| WORK REQUIRED |
Please reproduce the question about representing employee data records below word for word, from its title through the last line shown.

Representation of data record for an employee (generic method vs design pattern)

Question

preface: I have a part of my code that is repeated more than once and I want to create a generic method or follow a design pattern to make the code cleaner.

What I'm trying to achieve is:

• I have a JSON array each array represents a different type of employee.
• I want to sort them by joiningDate then convert each List to JSON again then send them to the server.

this following class represents data record for an employee. records denotes the data and it's in JSON format. I parse the records data depending on the employeeType

data class EmployeeRecord(
    val recordId: Long?,
    val employeeType: EmployeeType,
    val records: String)

This is the employee type class

@JsonClass(generateAdapter = false)
enum class EmployeeType(val role: String) {
    CEO("CEO"),
    CTO("CTO"),
    Accountant("Accountant"),
    Developer("Developer");

    companion object {
        val tierOneTypes: List<EmployeeType>
            get() = listOf(
                Developer,
                Accountant
            )

| DATA EXTRACT |

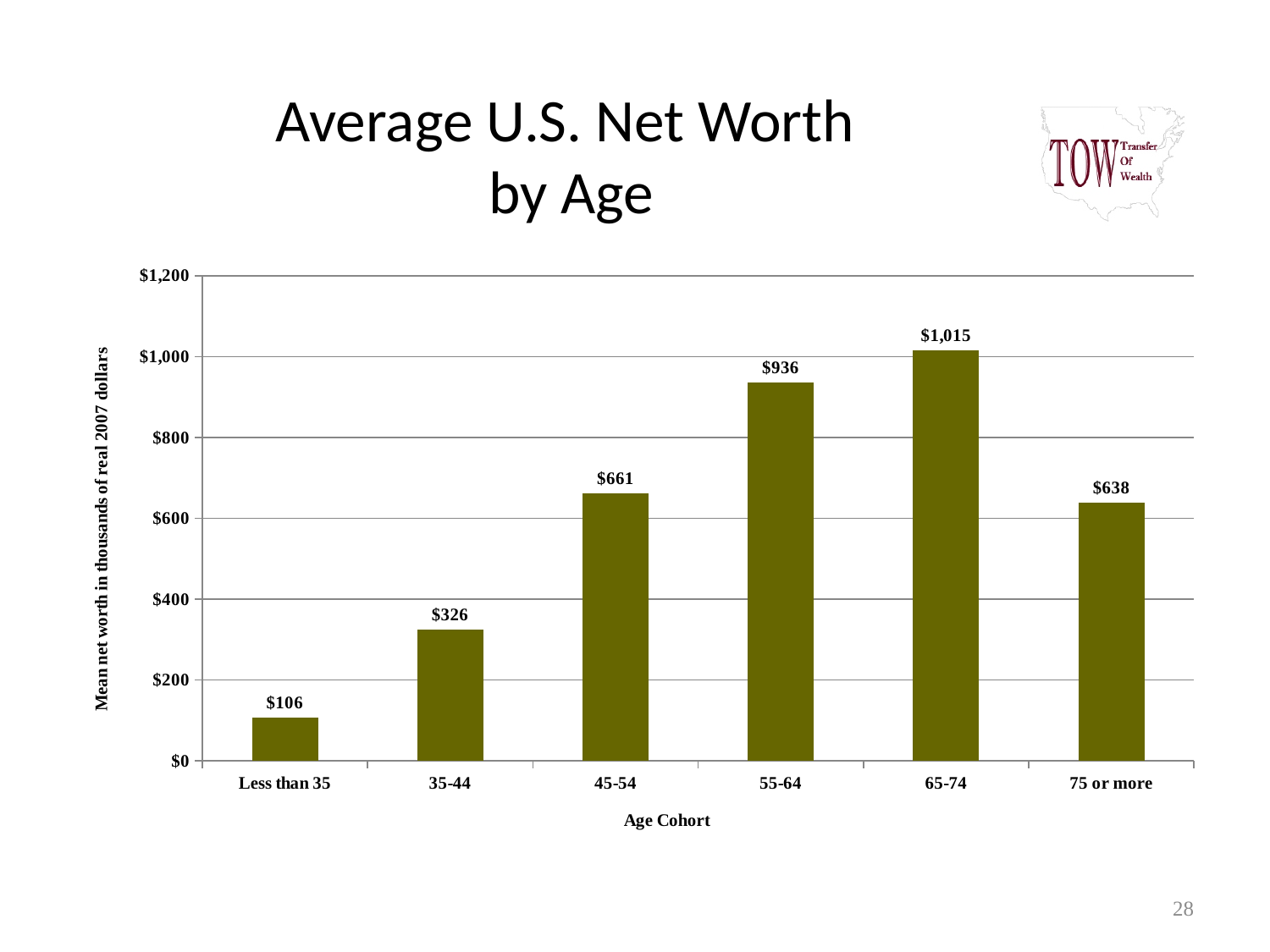
How many age cohorts are shown in the chart? 6 What is the difference in mean net worth between the 65-74 and 55-64 age cohorts? $79 Which age cohort has the lowest mean net worth? Less than 35 What is the difference in mean net worth between the 35-44 and Less than 35 age cohorts? $220 What is the mean net worth for the 45-54 age cohort? $661 Which age cohort has the highest mean net worth? 65-74 What is the mean net worth for the Less than 35 age cohort? $106 What is the label of the x axis? Age Cohort What is the mean net worth for the 75 or more age cohort? $638 Is the value for the 55-64 age cohort greater or less than $800? greater Which has a larger mean net worth, the 45-54 cohort or the 75 or more cohort? 45-54 What kind of chart is shown on the slide? Bar chart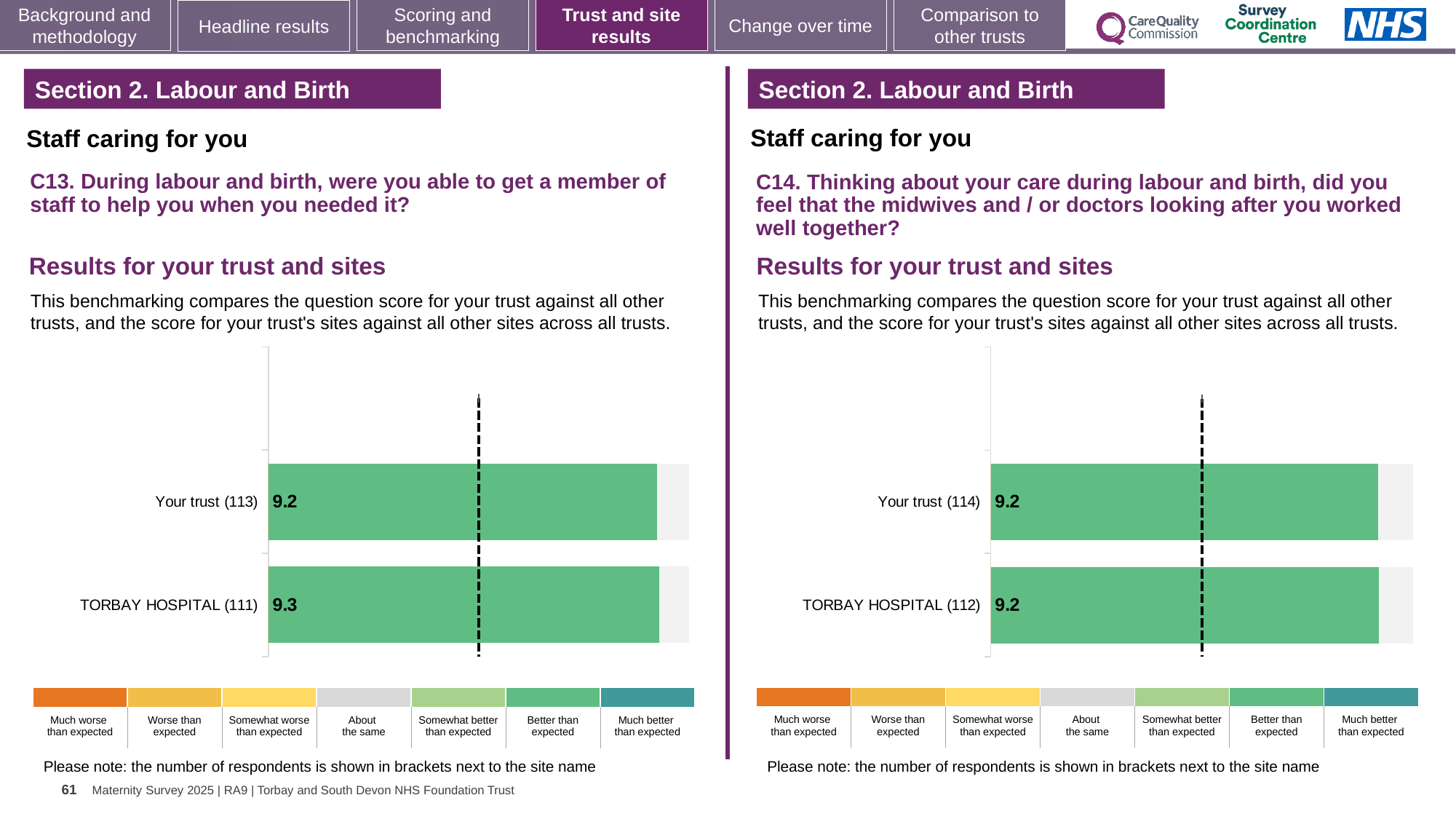
How many bars are plotted in the C14 chart on the right? 2 In the C13 chart on the left, which has the higher score, Your trust or TORBAY HOSPITAL? TORBAY HOSPITAL What kind of chart is used in the C13 chart on the left? Bar chart In the C13 chart on the left, what is the score for Your trust? 9.2 In the C13 chart on the left, what is the score for TORBAY HOSPITAL? 9.3 In the C13 chart on the left, what is the difference between the TORBAY HOSPITAL score and the Your trust score? 0.1 In the C14 chart on the right, what is the score for Your trust? 9.2 In the C14 chart on the right, what is the difference between the Your trust score and the TORBAY HOSPITAL score? 0 In the C14 chart on the right, how many respondents are shown in brackets for Your trust? 114 In the C13 chart on the left, how many respondents are shown in brackets for TORBAY HOSPITAL? 111 In the C14 chart on the right, what is the score for TORBAY HOSPITAL? 9.2 How many bars are plotted in the C13 chart on the left? 2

| RESPONSE |
Representation of data record for an employee (generic method vs design pattern)

Question

preface: I have a part of my code that is repeated more than once and I want to create a generic method or follow a design pattern to make the code cleaner.

What I'm trying to achieve is:

• I have a JSON array each array represents a different type of employee.
• I want to sort them by joiningDate then convert each List to JSON again then send them to the server.

this following class represents data record for an employee. records denotes the data and it's in JSON format. I parse the records data depending on the employeeType

data class EmployeeRecord(
    val recordId: Long?,
    val employeeType: EmployeeType,
    val records: String)

This is the employee type class

@JsonClass(generateAdapter = false)
enum class EmployeeType(val role: String) {
    CEO("CEO"),
    CTO("CTO"),
    Accountant("Accountant"),
    Developer("Developer");

    companion object {
        val tierOneTypes: List<EmployeeType>
            get() = listOf(
                Developer,
                Accountant
            )